# Aufgaben
#1 Schreib den Abschnitt des Ausgangstexts von „Mirjam Kühne ist“ bis „meisten lieben: Domains!“ neu und ändere dabei „Vorsitzende“ in „Leiterin“.
#2 An welcher Universität schloss Mirjam Kühne laut Ausgangstext ihr Informatikstudium ab?

Mirjam Kühne ist Vorsitzende von RIPE. Wir haben sie getroffen, um die Prozesse hinter den Buchstaben, Zahlen und Adressen zu besprechen, die das ausmachen, was wir am meisten lieben: Domains!

Published by

Author

Simone Catania

Date

14.10.2022
Miriam Kühne

Aktuell wird RIPE von Mirjam Kühne geleitet, eine Internet-Expertin mit über 20 Jahren Branchenerfahrung und langjährige Mitstreiterin von RIPE. Nach ihrem Abschluss in Informatik an der Technischen Universität Berlin begann Mirjam ihre Karriere in der Internetbranche und trat Anfang der 90er Jahre RIPE NCC bei – damals noch als eine von nur sechs Mitarbeiter:innen.

# Vorliegende Datensätze

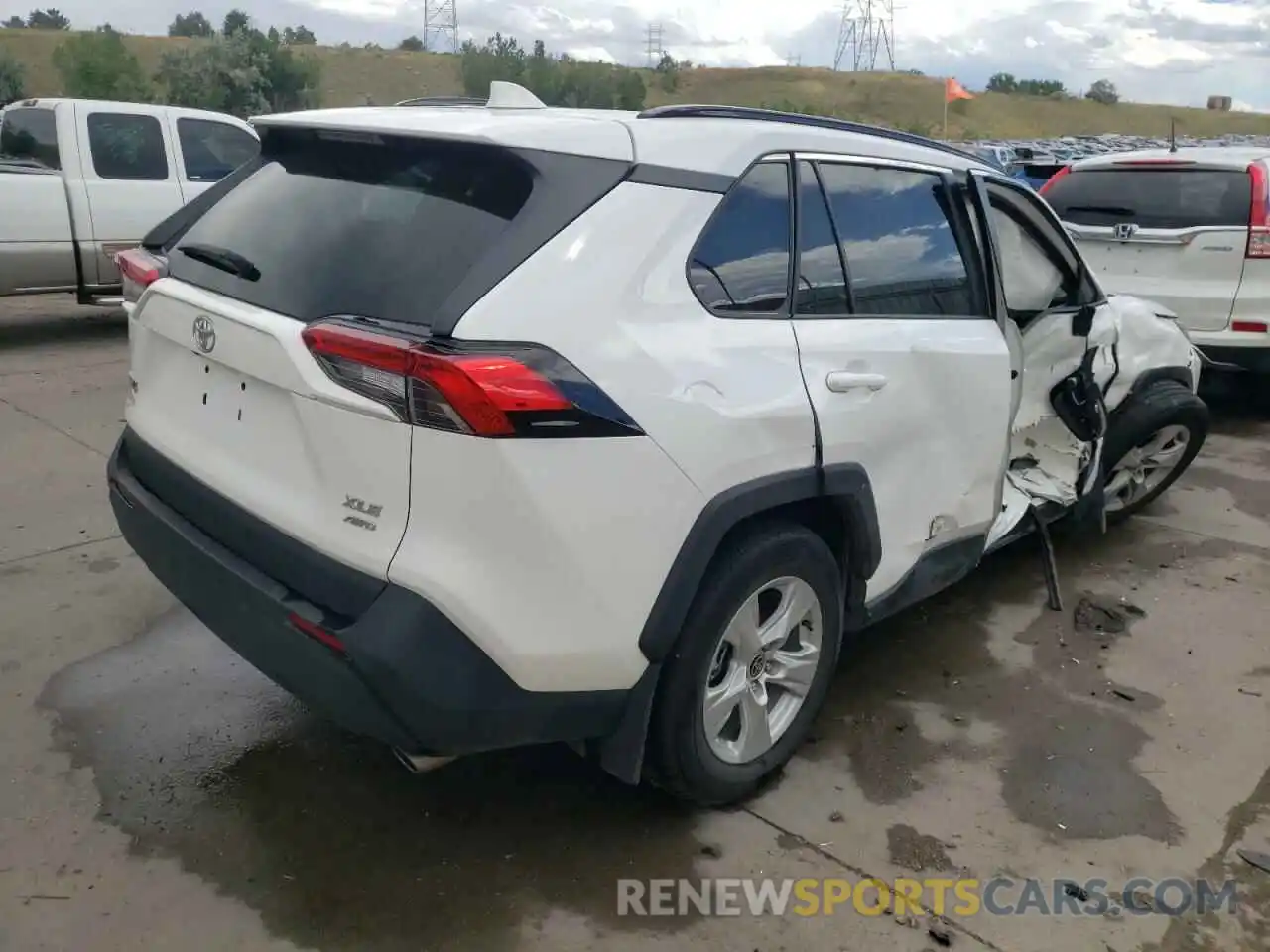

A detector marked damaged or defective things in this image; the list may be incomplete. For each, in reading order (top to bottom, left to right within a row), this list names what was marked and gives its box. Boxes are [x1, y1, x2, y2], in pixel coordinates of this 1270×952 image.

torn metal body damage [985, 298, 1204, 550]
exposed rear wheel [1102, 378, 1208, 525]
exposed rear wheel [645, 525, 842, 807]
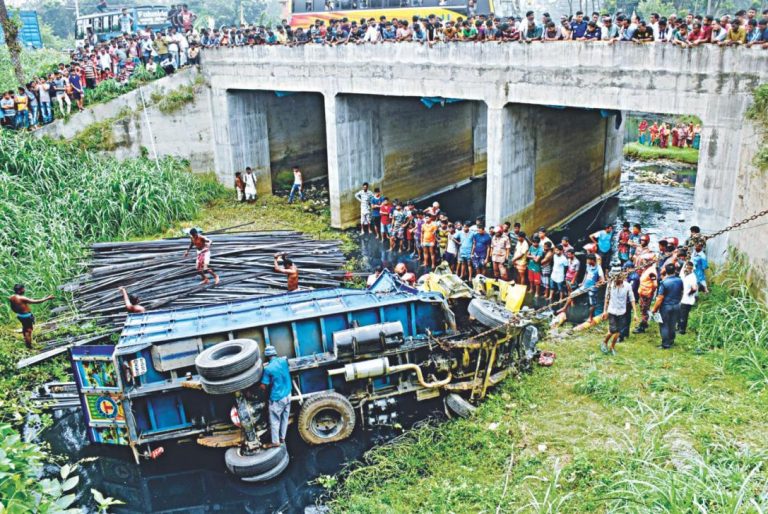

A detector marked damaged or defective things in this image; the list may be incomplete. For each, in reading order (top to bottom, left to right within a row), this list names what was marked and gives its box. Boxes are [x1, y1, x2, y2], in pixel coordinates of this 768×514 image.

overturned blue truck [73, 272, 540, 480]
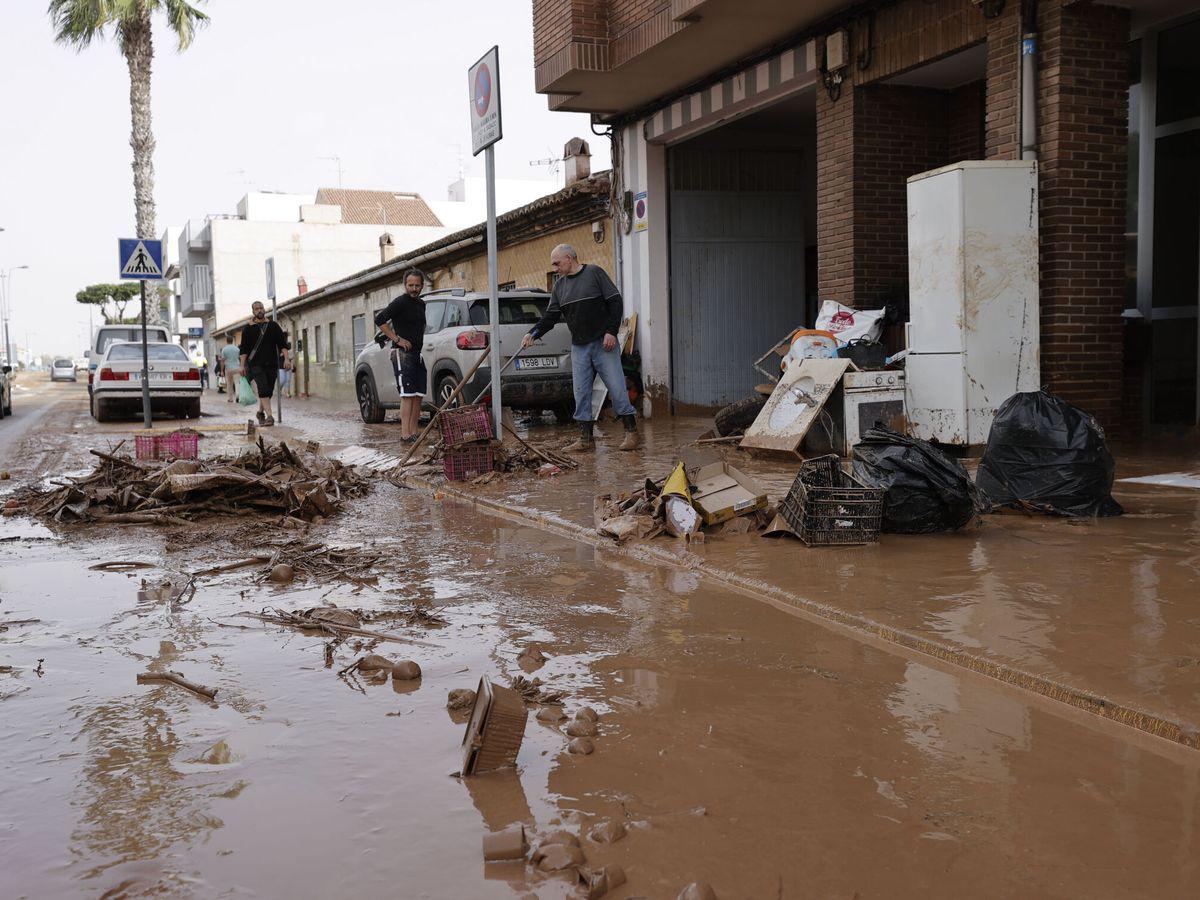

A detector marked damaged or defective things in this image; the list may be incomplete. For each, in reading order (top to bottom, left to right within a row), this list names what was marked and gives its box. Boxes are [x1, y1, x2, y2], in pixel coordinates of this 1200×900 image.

---

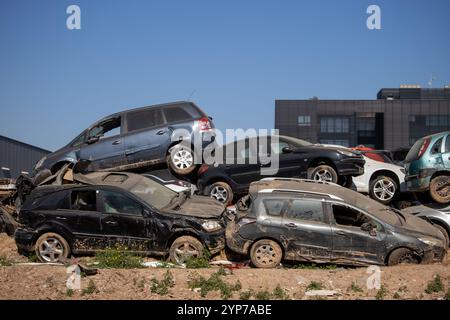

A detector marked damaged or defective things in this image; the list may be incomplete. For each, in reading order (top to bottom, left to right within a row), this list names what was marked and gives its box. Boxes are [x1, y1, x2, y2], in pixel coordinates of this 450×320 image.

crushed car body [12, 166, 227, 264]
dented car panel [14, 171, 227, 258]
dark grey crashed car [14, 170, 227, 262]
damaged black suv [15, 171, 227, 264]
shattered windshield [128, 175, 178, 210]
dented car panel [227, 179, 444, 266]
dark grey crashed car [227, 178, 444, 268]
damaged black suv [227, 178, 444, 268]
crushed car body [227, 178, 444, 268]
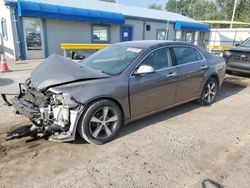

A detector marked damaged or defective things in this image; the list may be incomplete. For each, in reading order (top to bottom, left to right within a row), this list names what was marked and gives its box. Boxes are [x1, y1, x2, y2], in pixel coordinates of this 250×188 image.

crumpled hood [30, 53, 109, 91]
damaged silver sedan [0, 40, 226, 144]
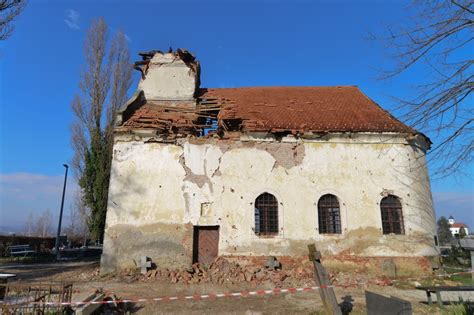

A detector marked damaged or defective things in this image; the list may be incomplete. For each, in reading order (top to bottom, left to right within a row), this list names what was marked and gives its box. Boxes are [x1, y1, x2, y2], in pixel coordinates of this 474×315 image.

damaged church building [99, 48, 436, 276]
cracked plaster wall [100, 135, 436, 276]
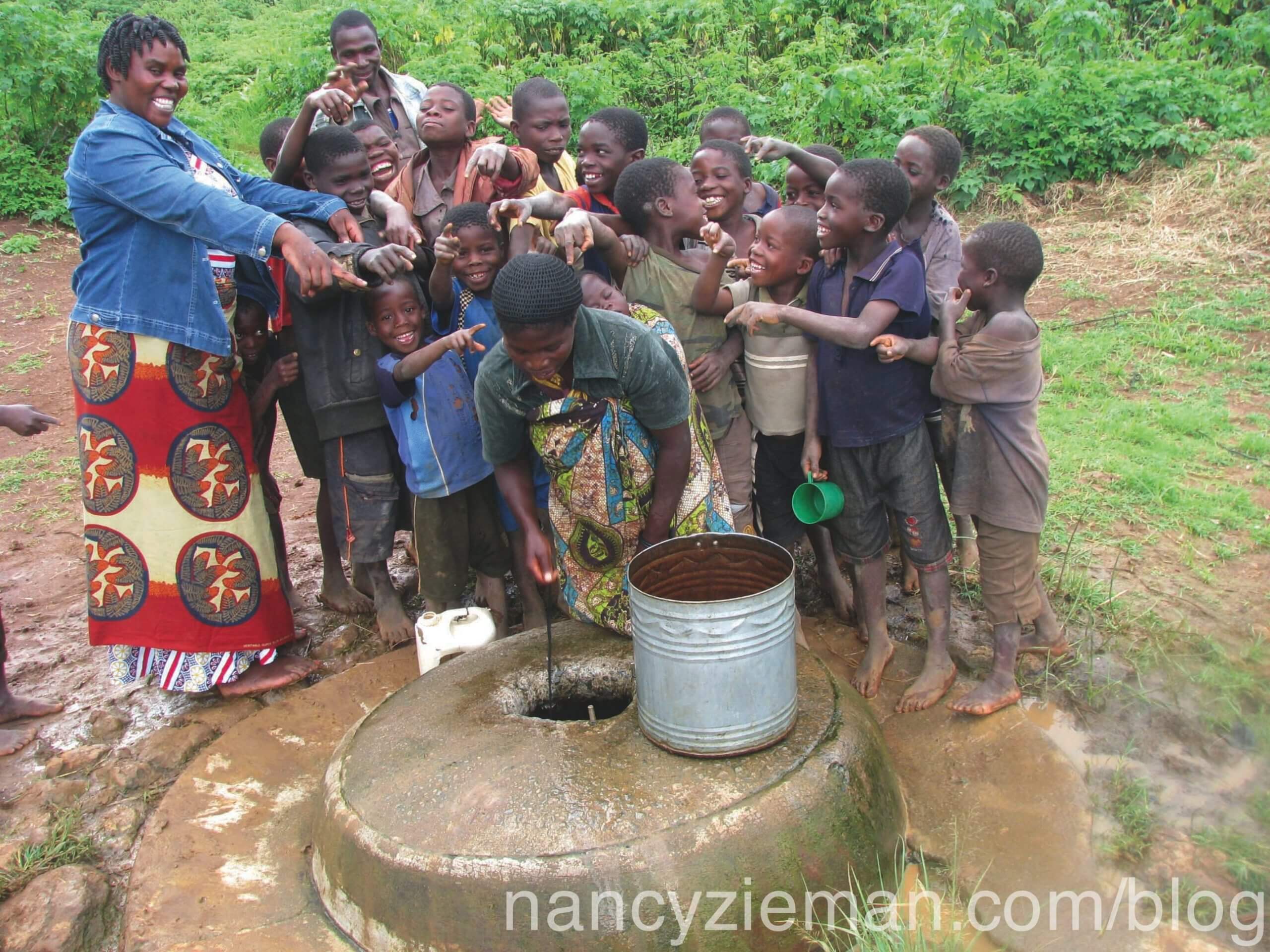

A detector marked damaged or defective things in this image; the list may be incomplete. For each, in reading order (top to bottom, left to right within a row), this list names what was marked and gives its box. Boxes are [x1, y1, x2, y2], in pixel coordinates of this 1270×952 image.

# Lösungen
#1
Mirjam Kühne ist Leiterin von RIPE. Wir haben sie getroffen, um die Prozesse hinter den Buchstaben, Zahlen und Adressen zu besprechen, die das ausmachen, was wir am meisten lieben: Domains!

#2 An der Technischen Universität Berlin.